This is one of those very special Super Stock Dodge Coronets that has been carefully inspected and restored to its original configuration. According to the original fender tag, it was painted white at the Lynch Road factory. The serial number starting with “W0” was used only on the Super Stock cars; it is a badge of honor. Close inspection of this Dodge will find that mounting holes under the hood for the battery were never used, same for splash guards and sill plates. Amazingly, this car was never tubbed-out or altered and retains all of its factory body panels, glass, radiator, exhaust system, and even the muffler. Front and rear bumpers have been replaced and replated. Much of the interior is also original though the door panels have been replaced. The Hemi engine is date-code correct and was completely rebuilt by Wheeler Racing Engines of Minneapolis. The chrome valve covers have not been restored and present their original finish and decals, which show a bit of patina. Many original items remain such as the Prestolite ignition and original steel headers which have been restored. The original owner filled the muffler with lead for added traction, so during restoration, the muffler was cut open and the lead removed, sealed back up, and is still beneath the car today. Both the 727 TorqueFlite transmission and rear axle are original to this car.

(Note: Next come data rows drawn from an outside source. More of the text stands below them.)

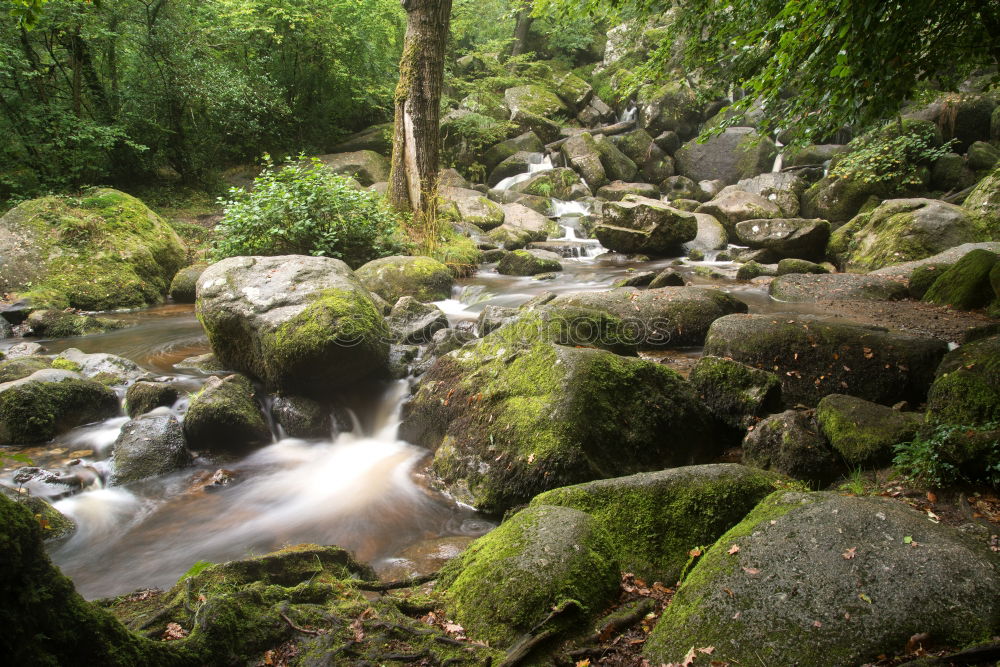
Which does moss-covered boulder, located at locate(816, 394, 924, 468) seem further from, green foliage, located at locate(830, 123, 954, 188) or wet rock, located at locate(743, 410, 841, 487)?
green foliage, located at locate(830, 123, 954, 188)

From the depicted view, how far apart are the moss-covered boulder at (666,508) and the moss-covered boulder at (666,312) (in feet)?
12.1

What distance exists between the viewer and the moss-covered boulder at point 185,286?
11195 millimetres

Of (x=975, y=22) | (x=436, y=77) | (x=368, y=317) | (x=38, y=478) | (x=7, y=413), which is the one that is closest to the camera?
(x=975, y=22)

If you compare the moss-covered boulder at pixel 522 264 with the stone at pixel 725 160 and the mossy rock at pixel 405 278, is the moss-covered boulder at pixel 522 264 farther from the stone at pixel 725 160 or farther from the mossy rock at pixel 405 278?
the stone at pixel 725 160

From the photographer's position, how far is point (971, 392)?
3527 millimetres

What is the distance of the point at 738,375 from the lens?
16.2 ft

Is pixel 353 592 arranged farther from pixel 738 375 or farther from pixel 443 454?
pixel 738 375

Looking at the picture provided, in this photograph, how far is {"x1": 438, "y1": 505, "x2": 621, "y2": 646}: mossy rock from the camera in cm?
238

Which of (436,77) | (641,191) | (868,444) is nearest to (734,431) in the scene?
(868,444)

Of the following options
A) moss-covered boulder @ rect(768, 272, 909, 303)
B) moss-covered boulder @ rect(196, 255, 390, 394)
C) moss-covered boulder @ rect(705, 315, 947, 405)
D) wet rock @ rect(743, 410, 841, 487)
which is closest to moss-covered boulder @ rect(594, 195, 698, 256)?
moss-covered boulder @ rect(768, 272, 909, 303)

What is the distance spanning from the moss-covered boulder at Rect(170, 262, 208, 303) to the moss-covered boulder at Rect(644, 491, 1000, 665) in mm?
11660

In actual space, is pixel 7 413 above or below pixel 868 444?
above

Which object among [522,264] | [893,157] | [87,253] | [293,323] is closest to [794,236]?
[893,157]

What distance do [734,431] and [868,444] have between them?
1.15 metres
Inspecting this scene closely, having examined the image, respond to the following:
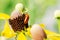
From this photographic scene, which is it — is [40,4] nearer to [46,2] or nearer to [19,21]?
[46,2]

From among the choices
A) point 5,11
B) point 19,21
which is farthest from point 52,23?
point 5,11

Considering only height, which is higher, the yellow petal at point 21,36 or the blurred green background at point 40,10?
the blurred green background at point 40,10

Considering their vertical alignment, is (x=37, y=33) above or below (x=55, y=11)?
below

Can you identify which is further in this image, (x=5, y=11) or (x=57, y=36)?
(x=5, y=11)

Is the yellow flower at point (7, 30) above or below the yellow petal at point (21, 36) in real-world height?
above

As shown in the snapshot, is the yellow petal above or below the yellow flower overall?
below

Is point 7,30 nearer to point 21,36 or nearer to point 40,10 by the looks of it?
point 21,36

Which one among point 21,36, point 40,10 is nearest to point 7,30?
point 21,36

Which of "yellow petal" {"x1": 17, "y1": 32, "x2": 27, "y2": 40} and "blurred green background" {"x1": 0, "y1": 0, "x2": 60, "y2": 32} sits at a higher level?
"blurred green background" {"x1": 0, "y1": 0, "x2": 60, "y2": 32}
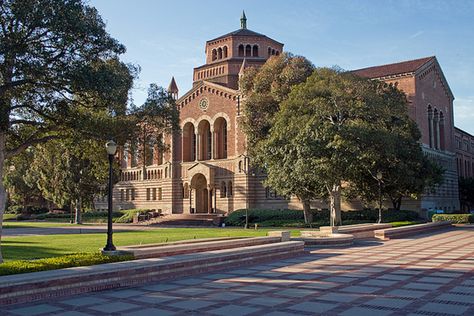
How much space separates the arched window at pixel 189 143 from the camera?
190ft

This Super Stock Dodge was delivered to Kolesar’s Garage in Westfield, Pennsylvania on April 21, 1965. It was sold to George McAndrews of Wellsville, New York, for the sum of $1,000 plus a trade-in of his near-new 1965 Dodge Coronet daily driver. Because this car was not meant to be used on public roadways, it was never registered. As a result, the original Manufacturer’s Statement of Origin, or MSO, is included as will be the original bill of sale date April 16, 1965. In a handwritten letter from McAndrews to a subsequent owner in 1991, he stated, “No matter which drag strip we took it to, we always won.” McAndrews went on to claim it would run the quarter mile in the “low 10s” at around 134 mph. Another important piece of documentation with the car is its original IBM Build Card, which was professionally decoded.

This Coronet has been restored to its original condition; the only item we found that was probably added when new is a Stewart-Warner oil pressure gauge mounted in the dashboard to the right of the instrument cluster. The body was treated to a full rotisserie process which confirms that, despite its life as a competition vehicle, there were no signs of accidents. All body panels line up with the same care as when installed at the factory and the battery and full-size spare are mounted in the trunk. For those who would like to give the car the appearance of being race ready, the original velocity stacks and under-hood sheet metal are included in the trunk of the car. During ownership in the Thomas Haag Collection, this car was meticulously cared for. Of the 101 Dodge Coronet Super Stocks produced, only a handful have survived. It is believed that this example is the most factory-correct restoration and would be the centerpiece of any performance-oriented collection. Just for fun, imagine the thrill of being able to light those tires up just once.